Given records section start

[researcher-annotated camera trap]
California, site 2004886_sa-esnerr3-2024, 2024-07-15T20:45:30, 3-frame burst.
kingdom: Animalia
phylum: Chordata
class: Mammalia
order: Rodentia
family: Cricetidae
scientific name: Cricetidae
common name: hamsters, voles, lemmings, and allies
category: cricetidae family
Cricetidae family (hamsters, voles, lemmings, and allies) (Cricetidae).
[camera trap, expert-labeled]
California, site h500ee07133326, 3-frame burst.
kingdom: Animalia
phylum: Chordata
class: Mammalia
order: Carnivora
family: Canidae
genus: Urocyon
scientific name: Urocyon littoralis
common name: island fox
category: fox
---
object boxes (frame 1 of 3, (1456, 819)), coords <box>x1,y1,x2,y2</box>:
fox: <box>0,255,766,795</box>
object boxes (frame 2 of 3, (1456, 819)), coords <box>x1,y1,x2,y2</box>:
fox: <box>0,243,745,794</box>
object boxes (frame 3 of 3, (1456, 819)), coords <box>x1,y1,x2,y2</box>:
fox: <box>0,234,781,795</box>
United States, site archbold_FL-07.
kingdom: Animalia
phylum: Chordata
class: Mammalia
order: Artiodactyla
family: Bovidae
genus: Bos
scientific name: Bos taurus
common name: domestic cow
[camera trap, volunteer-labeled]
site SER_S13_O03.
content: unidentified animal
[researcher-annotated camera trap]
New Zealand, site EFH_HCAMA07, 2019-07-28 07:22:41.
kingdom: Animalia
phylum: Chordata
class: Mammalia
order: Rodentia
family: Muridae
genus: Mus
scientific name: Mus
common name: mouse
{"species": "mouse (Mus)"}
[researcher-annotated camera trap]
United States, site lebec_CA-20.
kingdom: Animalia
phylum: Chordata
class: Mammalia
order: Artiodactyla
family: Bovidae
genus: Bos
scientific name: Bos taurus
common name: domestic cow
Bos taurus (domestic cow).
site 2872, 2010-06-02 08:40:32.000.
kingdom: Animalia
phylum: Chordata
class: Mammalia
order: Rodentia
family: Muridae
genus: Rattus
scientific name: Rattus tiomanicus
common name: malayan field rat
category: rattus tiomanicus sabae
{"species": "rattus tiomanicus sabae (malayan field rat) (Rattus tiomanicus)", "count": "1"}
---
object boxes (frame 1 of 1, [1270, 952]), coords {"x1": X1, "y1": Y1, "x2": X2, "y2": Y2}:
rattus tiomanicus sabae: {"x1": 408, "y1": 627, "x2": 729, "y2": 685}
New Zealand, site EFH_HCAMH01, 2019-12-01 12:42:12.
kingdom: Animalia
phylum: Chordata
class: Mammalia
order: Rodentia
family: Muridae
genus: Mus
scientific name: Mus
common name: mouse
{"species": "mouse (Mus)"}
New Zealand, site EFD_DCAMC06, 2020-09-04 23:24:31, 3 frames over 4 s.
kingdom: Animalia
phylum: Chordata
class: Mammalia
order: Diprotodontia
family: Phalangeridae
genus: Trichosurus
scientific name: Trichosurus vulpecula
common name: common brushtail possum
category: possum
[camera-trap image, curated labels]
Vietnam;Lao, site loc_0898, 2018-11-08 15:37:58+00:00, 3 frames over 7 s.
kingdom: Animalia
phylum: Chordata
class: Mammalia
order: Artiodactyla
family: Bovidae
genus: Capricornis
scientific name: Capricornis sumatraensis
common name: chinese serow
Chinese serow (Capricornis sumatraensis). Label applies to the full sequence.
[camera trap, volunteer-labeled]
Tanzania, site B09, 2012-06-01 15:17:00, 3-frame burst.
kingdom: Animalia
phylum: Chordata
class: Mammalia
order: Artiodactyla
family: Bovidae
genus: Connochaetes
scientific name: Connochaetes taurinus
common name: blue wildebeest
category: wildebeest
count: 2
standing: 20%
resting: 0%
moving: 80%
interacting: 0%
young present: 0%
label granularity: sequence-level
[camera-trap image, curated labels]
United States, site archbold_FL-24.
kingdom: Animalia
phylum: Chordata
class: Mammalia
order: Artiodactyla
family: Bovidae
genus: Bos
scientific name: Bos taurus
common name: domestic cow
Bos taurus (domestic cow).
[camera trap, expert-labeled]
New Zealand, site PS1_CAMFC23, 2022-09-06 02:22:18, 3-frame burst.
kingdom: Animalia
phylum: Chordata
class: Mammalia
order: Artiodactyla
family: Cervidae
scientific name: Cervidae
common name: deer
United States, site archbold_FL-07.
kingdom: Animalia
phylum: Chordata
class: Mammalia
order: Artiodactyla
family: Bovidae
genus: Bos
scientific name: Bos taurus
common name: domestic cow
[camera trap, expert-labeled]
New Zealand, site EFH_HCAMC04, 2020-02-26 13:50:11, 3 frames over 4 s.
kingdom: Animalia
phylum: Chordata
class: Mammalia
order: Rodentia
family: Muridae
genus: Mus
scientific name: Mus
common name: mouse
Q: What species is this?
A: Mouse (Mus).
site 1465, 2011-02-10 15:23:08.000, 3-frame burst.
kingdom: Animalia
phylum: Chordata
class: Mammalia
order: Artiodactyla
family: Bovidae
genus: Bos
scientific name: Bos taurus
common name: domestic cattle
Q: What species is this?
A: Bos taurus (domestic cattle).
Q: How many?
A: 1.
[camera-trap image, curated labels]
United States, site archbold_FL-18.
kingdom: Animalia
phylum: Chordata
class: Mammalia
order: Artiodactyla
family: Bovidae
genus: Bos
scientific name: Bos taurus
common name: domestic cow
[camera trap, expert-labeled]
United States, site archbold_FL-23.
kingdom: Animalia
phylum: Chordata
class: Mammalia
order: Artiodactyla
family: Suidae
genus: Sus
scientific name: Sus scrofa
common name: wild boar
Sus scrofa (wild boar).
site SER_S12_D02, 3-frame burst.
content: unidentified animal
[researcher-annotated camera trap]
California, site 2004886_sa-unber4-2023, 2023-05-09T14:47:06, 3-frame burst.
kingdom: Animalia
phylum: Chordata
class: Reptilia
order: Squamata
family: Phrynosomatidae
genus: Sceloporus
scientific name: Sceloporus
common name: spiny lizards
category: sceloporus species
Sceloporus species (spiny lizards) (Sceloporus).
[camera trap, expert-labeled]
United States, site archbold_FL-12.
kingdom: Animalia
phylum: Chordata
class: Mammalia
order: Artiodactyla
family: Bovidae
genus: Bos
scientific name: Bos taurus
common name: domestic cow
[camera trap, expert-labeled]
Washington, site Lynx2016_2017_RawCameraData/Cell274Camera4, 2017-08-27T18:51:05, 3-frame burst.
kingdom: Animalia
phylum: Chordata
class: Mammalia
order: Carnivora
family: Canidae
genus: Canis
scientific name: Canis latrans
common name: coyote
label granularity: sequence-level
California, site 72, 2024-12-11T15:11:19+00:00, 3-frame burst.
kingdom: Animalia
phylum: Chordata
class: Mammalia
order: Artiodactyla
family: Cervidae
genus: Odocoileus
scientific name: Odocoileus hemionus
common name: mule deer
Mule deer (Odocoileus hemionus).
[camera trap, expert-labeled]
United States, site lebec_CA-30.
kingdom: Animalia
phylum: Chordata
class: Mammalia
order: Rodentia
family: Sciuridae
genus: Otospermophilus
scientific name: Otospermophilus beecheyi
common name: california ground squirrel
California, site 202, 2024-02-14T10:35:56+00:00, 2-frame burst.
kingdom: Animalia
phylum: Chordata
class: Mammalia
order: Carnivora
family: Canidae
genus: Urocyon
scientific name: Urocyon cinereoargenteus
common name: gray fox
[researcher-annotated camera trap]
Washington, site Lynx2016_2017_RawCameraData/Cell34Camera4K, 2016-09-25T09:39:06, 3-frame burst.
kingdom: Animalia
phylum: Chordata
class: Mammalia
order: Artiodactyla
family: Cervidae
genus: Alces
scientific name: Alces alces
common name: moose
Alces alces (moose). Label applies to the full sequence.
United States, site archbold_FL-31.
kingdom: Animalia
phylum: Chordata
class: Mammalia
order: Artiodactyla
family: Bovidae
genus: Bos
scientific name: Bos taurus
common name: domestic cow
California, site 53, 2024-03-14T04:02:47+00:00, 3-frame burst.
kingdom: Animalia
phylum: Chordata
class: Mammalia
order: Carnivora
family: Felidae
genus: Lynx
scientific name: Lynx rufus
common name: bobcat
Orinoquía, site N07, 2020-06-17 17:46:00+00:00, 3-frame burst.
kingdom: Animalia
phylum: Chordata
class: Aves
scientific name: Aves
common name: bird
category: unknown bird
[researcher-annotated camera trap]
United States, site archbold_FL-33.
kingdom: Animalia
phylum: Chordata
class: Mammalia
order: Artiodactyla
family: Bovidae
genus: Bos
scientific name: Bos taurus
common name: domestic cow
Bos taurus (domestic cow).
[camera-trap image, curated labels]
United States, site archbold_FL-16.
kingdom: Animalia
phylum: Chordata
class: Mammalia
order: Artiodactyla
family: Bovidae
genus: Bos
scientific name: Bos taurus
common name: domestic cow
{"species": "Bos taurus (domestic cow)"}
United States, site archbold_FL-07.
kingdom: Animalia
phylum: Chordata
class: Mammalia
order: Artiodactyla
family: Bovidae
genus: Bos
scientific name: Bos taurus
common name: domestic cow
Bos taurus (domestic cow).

Given records section end

Problem requirements
All lines of the listing holding the string "States" must be returned, copied as they stand.

Task answer
United States, site archbold_FL-07.
United States, site lebec_CA-20.
United States, site archbold_FL-24.
United States, site archbold_FL-07.
United States, site archbold_FL-18.
United States, site archbold_FL-23.
United States, site archbold_FL-12.
United States, site lebec_CA-30.
United States, site archbold_FL-31.
United States, site archbold_FL-33.
United States, site archbold_FL-16.
United States, site archbold_FL-07.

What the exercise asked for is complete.